The mother bird will know if her eggs are properly incubated and kept at the right temperature.
It’s normal and totally safe for mother birds to leave her nest attended for a period of time.
That said, the eggs can hatch without the mother or father being present.
As long as the eggs are warm before hatching, and the bird receives adequate care afterward, all is well.
Given this information, bird eggs can hatch via man as well if conditions are precise.
Although, one someone with the proper license and knowledge provides artificial incubation.
4. What to Do if You Find a Bird Egg?
It’s not uncommon to find a bird egg on the ground or left unattended in a nest.
Unless you’re an expert, it’s best to leave bird eggs alone.

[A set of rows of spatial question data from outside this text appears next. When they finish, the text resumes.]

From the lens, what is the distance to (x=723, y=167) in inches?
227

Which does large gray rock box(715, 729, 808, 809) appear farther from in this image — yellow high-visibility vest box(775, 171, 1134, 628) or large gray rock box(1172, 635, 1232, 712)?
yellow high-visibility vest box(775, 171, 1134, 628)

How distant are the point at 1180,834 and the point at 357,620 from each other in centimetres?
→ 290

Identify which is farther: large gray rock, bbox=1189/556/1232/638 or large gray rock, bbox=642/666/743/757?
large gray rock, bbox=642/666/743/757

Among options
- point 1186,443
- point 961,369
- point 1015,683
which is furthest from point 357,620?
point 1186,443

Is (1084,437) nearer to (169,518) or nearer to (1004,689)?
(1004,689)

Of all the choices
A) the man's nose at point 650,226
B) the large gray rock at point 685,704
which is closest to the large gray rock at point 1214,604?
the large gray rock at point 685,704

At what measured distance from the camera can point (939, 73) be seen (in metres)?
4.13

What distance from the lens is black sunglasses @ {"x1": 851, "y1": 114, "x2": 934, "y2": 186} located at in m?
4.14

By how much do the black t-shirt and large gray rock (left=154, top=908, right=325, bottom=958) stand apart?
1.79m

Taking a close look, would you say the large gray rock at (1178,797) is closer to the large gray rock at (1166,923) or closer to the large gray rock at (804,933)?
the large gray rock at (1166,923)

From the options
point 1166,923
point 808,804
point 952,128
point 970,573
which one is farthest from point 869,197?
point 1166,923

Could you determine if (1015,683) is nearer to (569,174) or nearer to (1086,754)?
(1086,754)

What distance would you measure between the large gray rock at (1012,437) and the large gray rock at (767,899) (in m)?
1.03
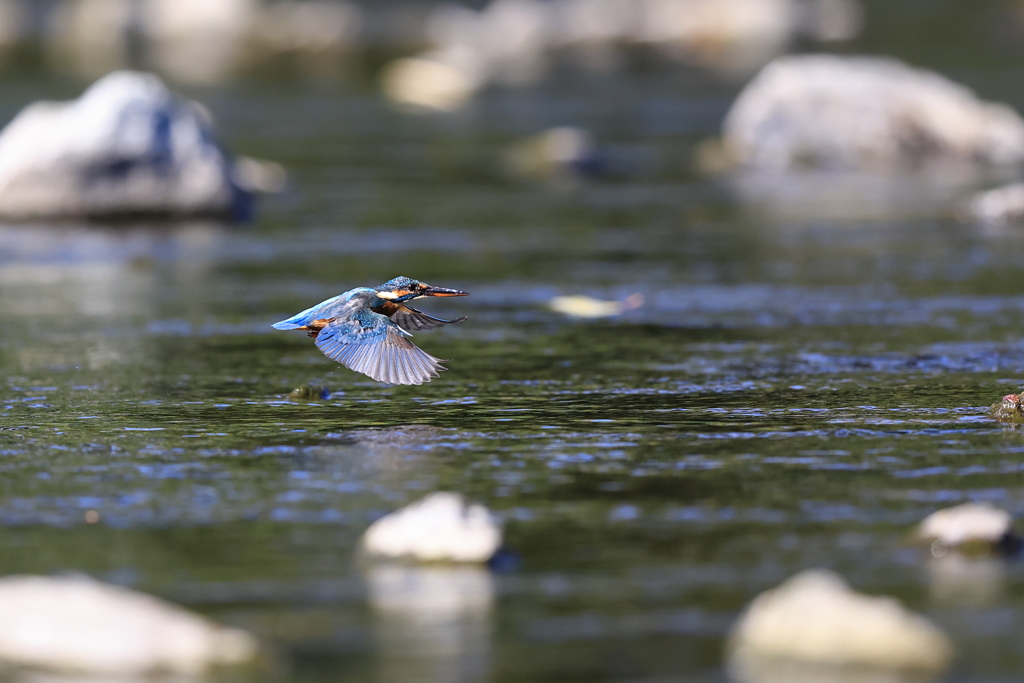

Not only are bird eggs hard to hatch, but it can be illegal.
The Migratory Bird Act states that without a permit, one can’t possess the eggs of a native bird.
If you find an egg that is of an exotic or rare species, call a wildlife rehabilitator. When in doubt, get in touch anyway.
5. What Birds Lay Eggs on the Ground?
Surprisingly, there are many birds who lay eggs on the ground.
Peregrine falcons, some species of quail, pheasants, and partridges lay on the ground.
Normally, birds who are weak flyers or cannot fly lay eggs on the ground.
6. What Do Birds Do with Unhatched Eggs?
An egg that doesn’t hatch indicates that it wasn’t fertilized or that it’s a “bad egg.”
If the egg contains a disease, the bird will normally discard it, often by dropping it out of the nest.
Other times, a bird may simply leave the nest if it contains an unhatched egg.